U.S. Rep. Larsen, D-Wash., has been one of Washington's last uncommitted superdelegates. He told reporters in a conference call from Washington, D.C. Thursday afternoon that he would support Obama.
Larsen's vote of support comes just days after the split-decision primaries Tuesday in Indiana and North Carolina. Obama handily won the North Carolina primary, while his opponent for the Democratic nomination, Sen. Hillary Clinton, narrowly won the Indiana primary on May 6. Clinton vowed to stay in the race after picking up the victory.
Larsen, a 2nd District Democrat in the U.S. House of Representatives, had stayed neutral in the presidential race until now. He had said earlier he wanted the campaign to continue so more states could weigh in on the race.
The 2nd District spans Island County, as well as the San Juans and Skagit, Whatcom, Snohomish and north King counties.
Obama has been the consistent choice of Democratic voters in Washington and Island County.

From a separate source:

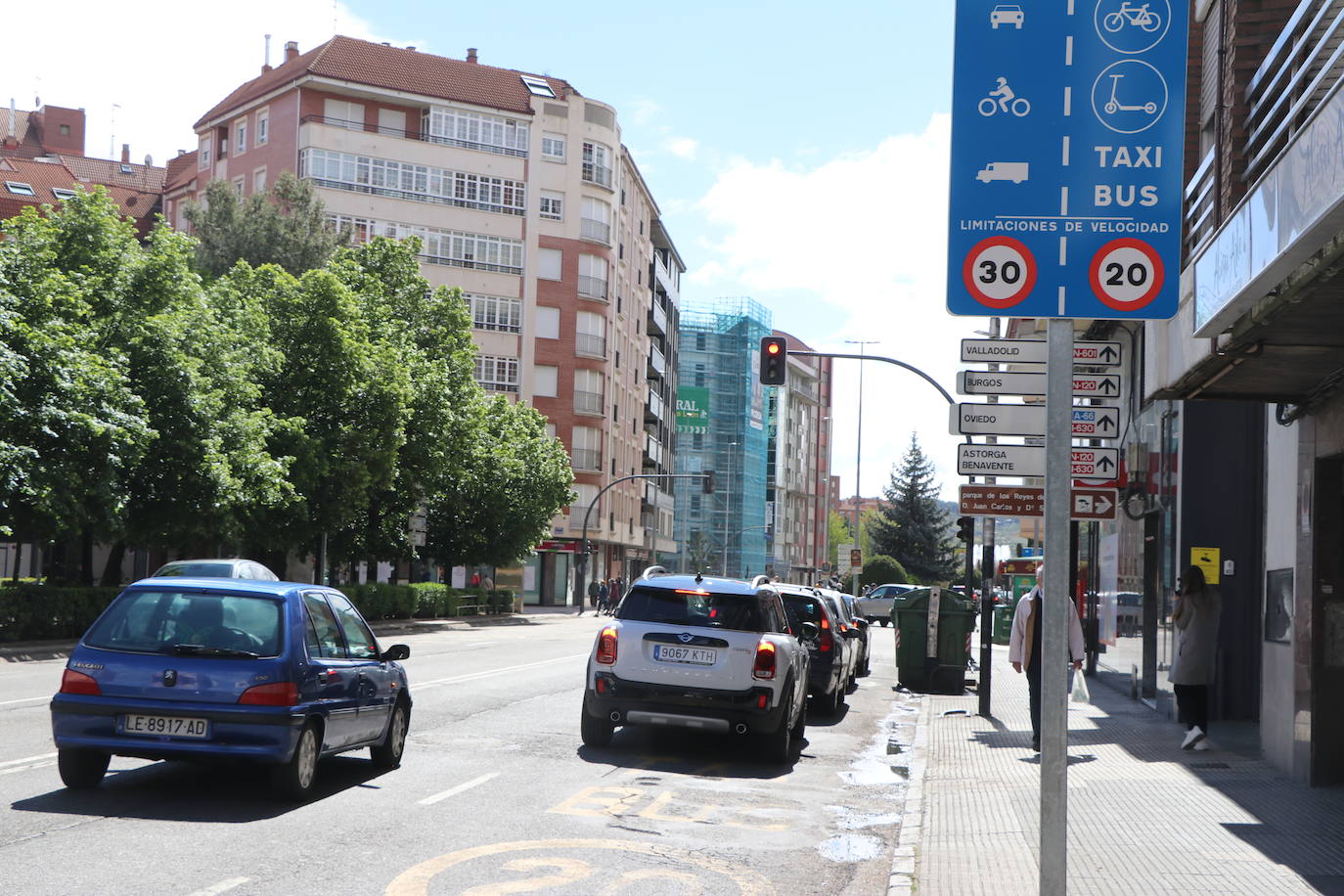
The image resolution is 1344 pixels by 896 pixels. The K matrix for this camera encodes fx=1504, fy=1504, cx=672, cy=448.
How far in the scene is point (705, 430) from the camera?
123m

The U.S. senator from Illinois beat Clinton with 68 percent of the vote during the Island County Democratic caucuses on Feb. 9. Obama also won in the non-binding Washington Presidential Primary in Island County on Feb. 19, collecting 55 percent of the vote.
A large number of Washington's superdelegates have already announced their commitments to the candidates.
Clinton had earlier picked up the support of U.S. Sens. Patty Murray and Maria Cantwell, U.S. Reps. Norm Dicks and Jay Inslee, King County Executive Ron Sims and former House Speaker Tom Foley.
Obama's superdelegate supporters include Gov. Christine Gregoire, U.S. Reps. Adam Smith and Brian Baird, and Democratic National Committee member Pat Notter.
A total of 2,025 delegates are needed to win the Democratic nomination. Before today's announcement, Obama needed 259 more delegates to wrap up the nomination, while Clinton was 272 delegates away from the prize. More than 250 of the Democrats 796 superdelegates were still up for grabs early Thursday.
The final primaries are May 13 in West Virginia, Oregon and Kentucky on May 20, Puerto Rico on June 1, and South Dakota and Montana on June 3.